Rodman & Renshaw notes AMLN hosted a conference call with LLY to discuss the recent FDA alert related to a potential association between Byetta and pancreatitis (Recall that ALKS technology is used inthe 2nd-generation Byetta LAR formulation).
Positively, mgmt stated these deaths were likely the result of complicating medical conditions, with two deaths occurring in patients experiencing complications following gallbladder surgery and a third in a patient suffering a relapse of leukemia. Recall that the Byetta label has included information about pancreatitis since 2006 and in October 2007 the FDA amended the Byetta label to include pancreatitis in the precautions section.

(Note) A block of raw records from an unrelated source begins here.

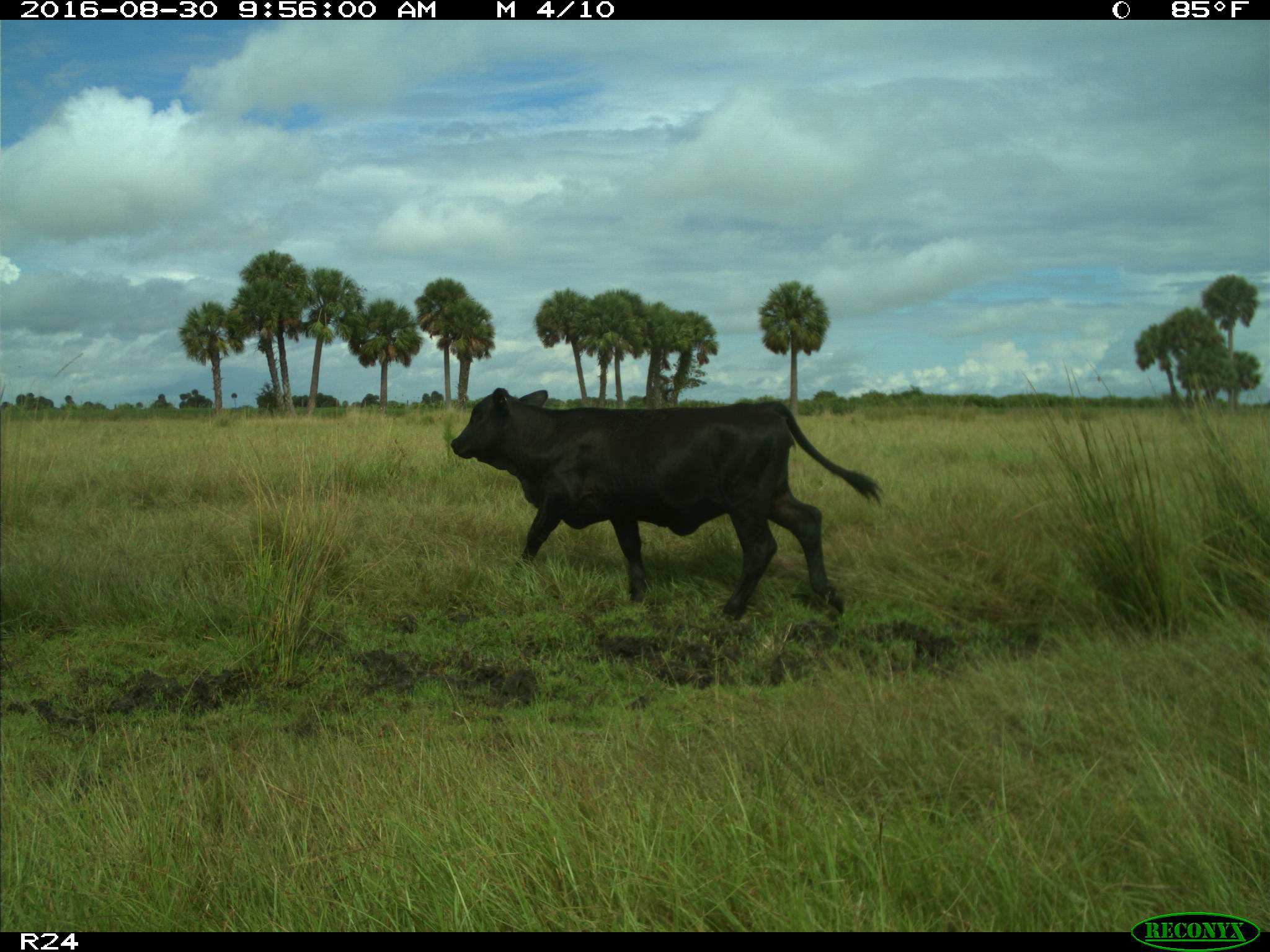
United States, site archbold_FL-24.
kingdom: Animalia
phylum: Chordata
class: Mammalia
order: Artiodactyla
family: Bovidae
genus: Bos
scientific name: Bos taurus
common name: domestic cow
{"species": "Bos taurus (domestic cow)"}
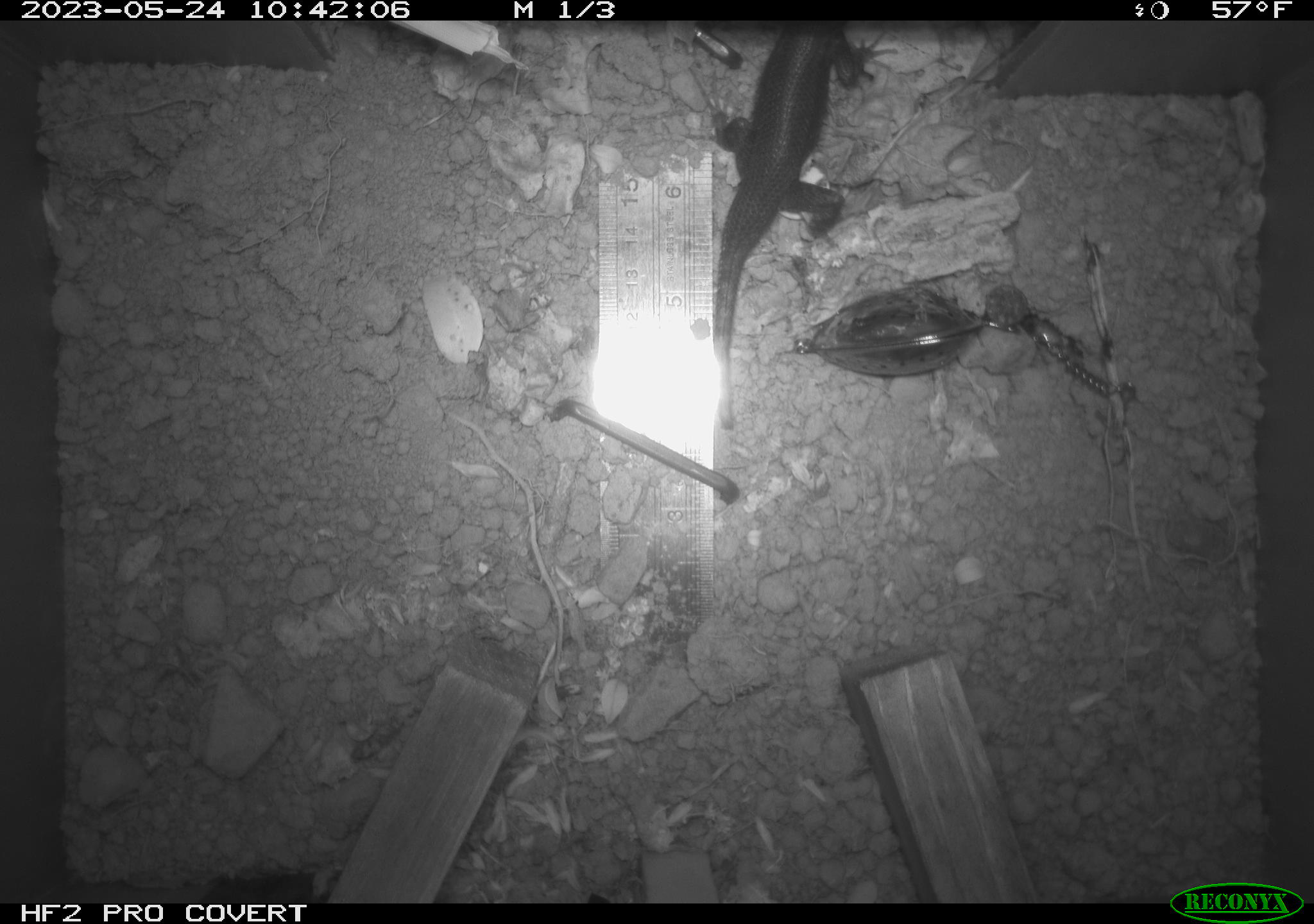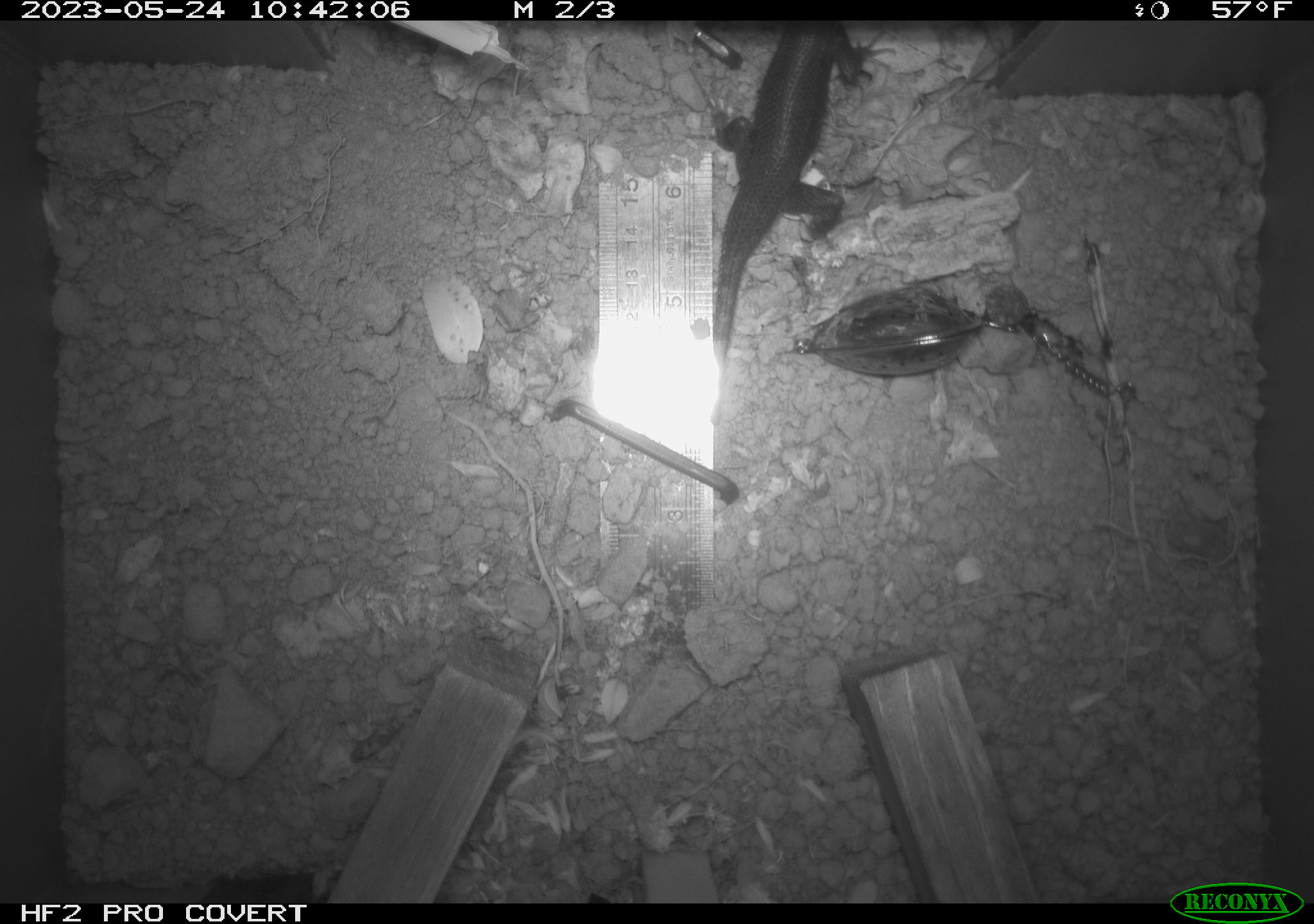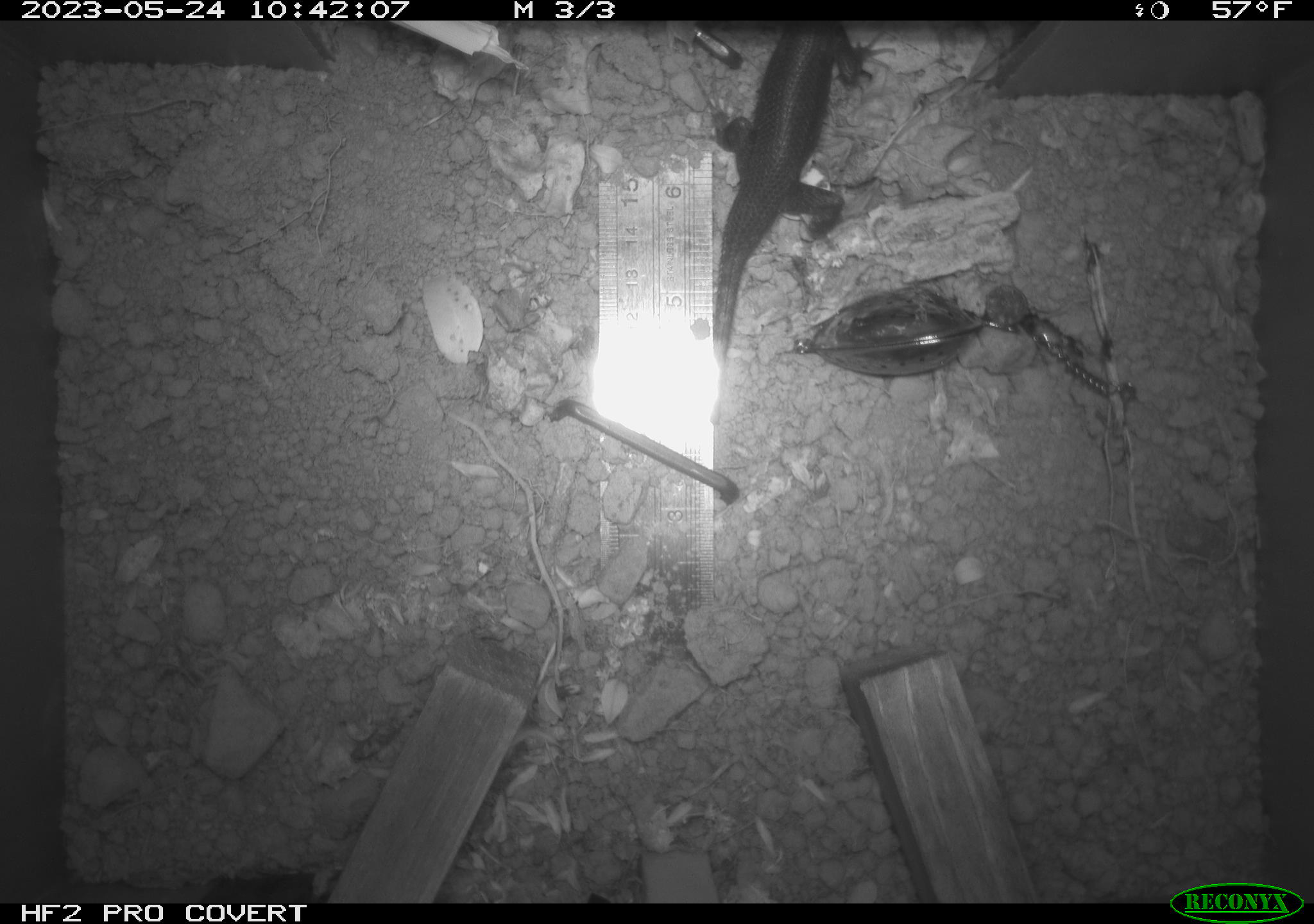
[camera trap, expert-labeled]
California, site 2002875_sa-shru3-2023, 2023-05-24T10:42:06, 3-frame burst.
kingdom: Animalia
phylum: Chordata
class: Mammalia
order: Rodentia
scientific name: Rodentia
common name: mouse species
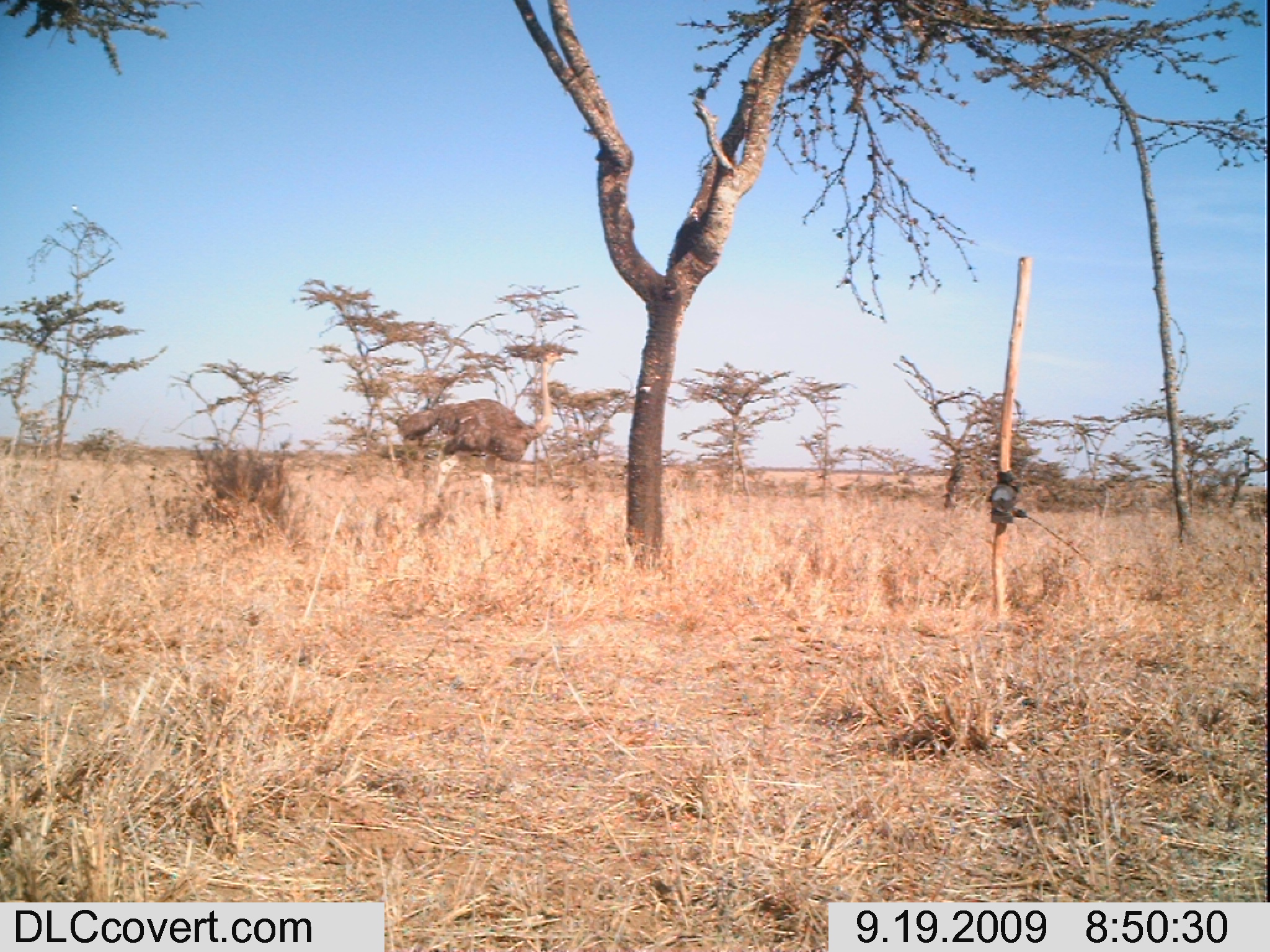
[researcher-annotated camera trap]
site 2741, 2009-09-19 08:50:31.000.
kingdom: Animalia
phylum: Chordata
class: Aves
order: Struthioniformes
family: Struthionidae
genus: Struthio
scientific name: Struthio camelus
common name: common ostrich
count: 1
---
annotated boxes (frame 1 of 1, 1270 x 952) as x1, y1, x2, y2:
struthio camelus: 398, 349, 565, 523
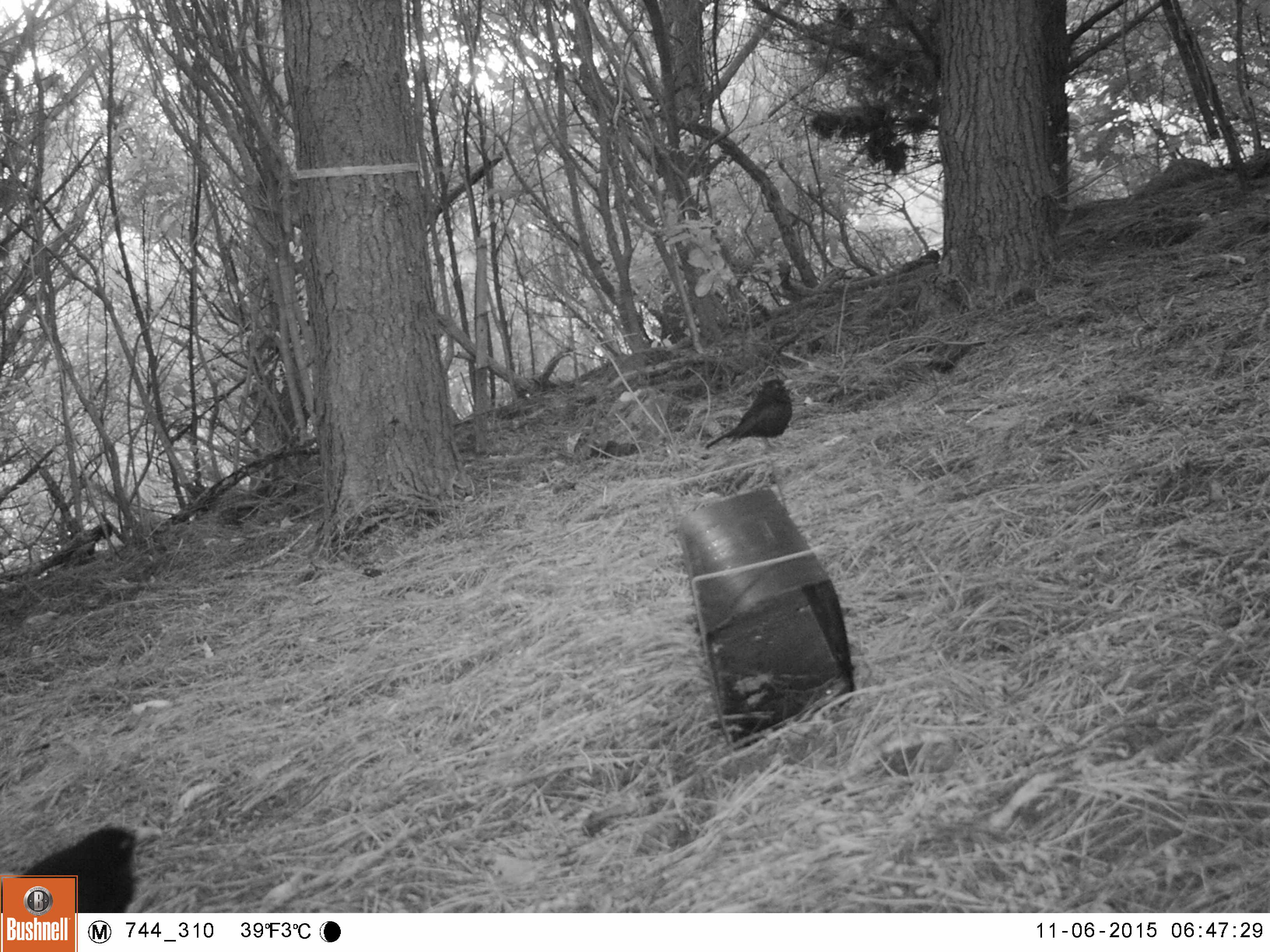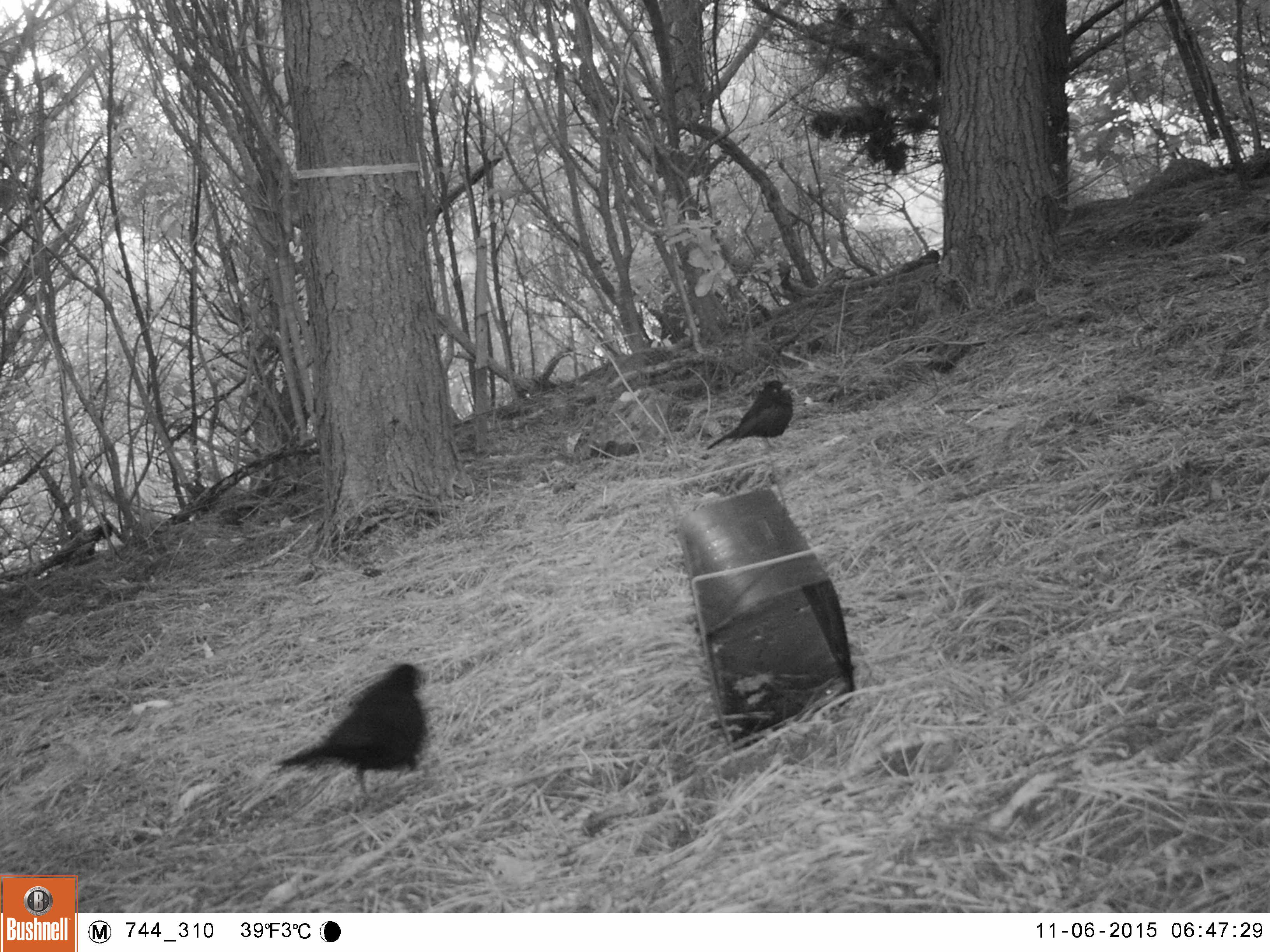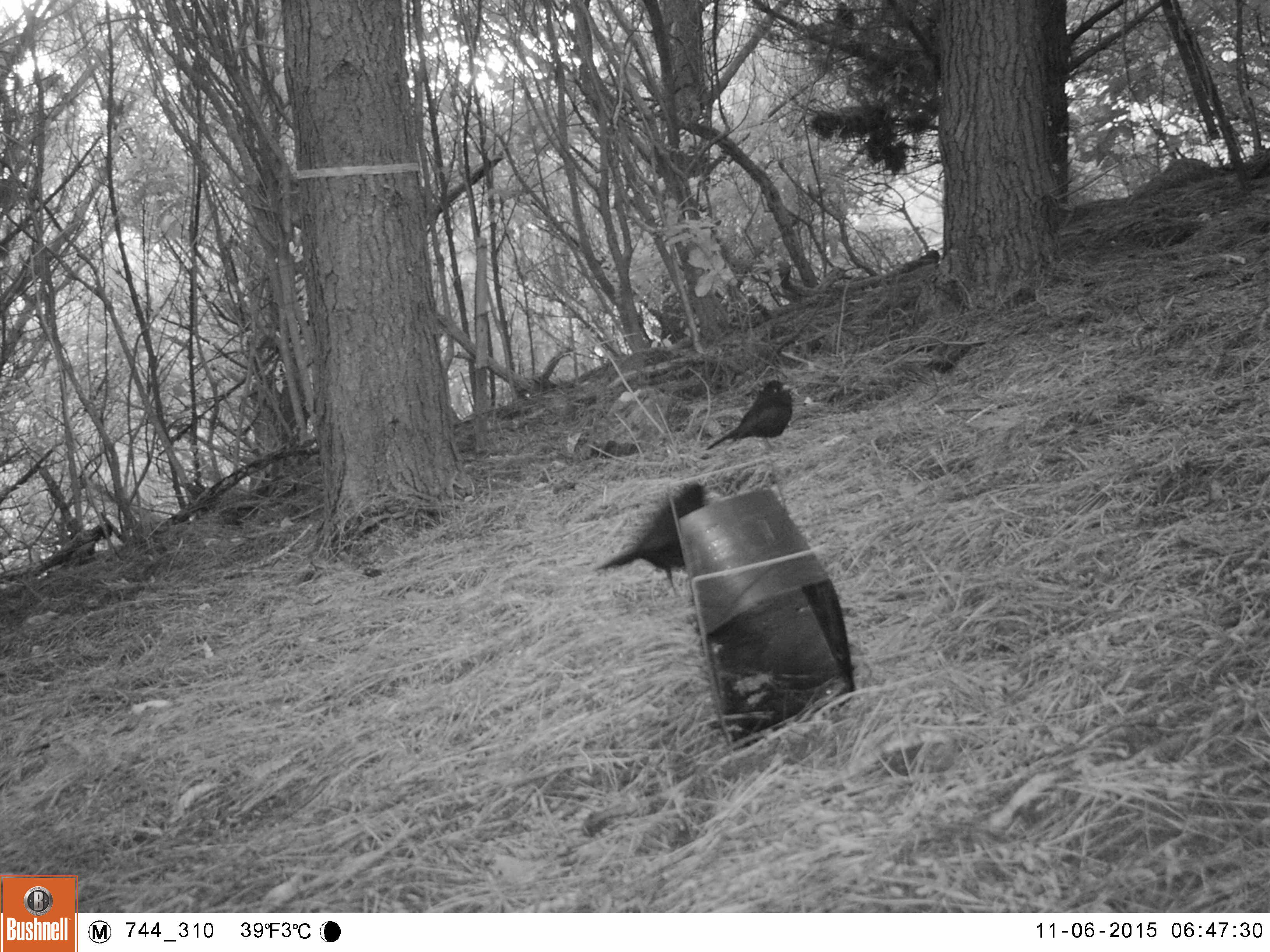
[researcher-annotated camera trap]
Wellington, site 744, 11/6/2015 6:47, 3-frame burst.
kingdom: Animalia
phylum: Chordata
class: Aves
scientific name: Aves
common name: bird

Language was also added to the label providing physicians with information related to the detection of suspected pancreatitis and the appropriate steps that should be taken. Following this new FDA alert, the agency stated that it was working with Amylin and Eli Lilly to add stronger and more prominent warnings in the Byetta label specifically related to the risk of acute hemorrhagic or necrotizing pancreatitis.
Leerink Swann notes AMLN/LLY announced four additional deaths of patients who had taken Byetta. Firm believes none can be reasonably associated with Byetta. Even with these additional cases, firm says the expected risk of pancreatitis among Byetta users is still lower than typically expected for diabetics.
Firm believes the FDA is continuing its recent obsession with avoiding safety risk and any potential political blame at all costs. Firm would view an on-time approval in Sept of the Byetta monotherapy indication as a significant positive catalyst suggesting the FDA sees pancreatitis as background noise and that it plans to continue with business as usual, including its Byetta LAR review.
Citigroup notes the disclosure of 4 additional deaths on Byetta will continue to provide bad press for Byetta and LAR. The concerns about pancreatitis may sour the appetite among primary care physicians and will lead to higher dropout rates in patients with abdominal pain with nausea and vomiting (ie suspected pancreatitis).
Firm continues to believe that investor expectations for Byetta and LAR are too high especially with new upcoming safety warnings.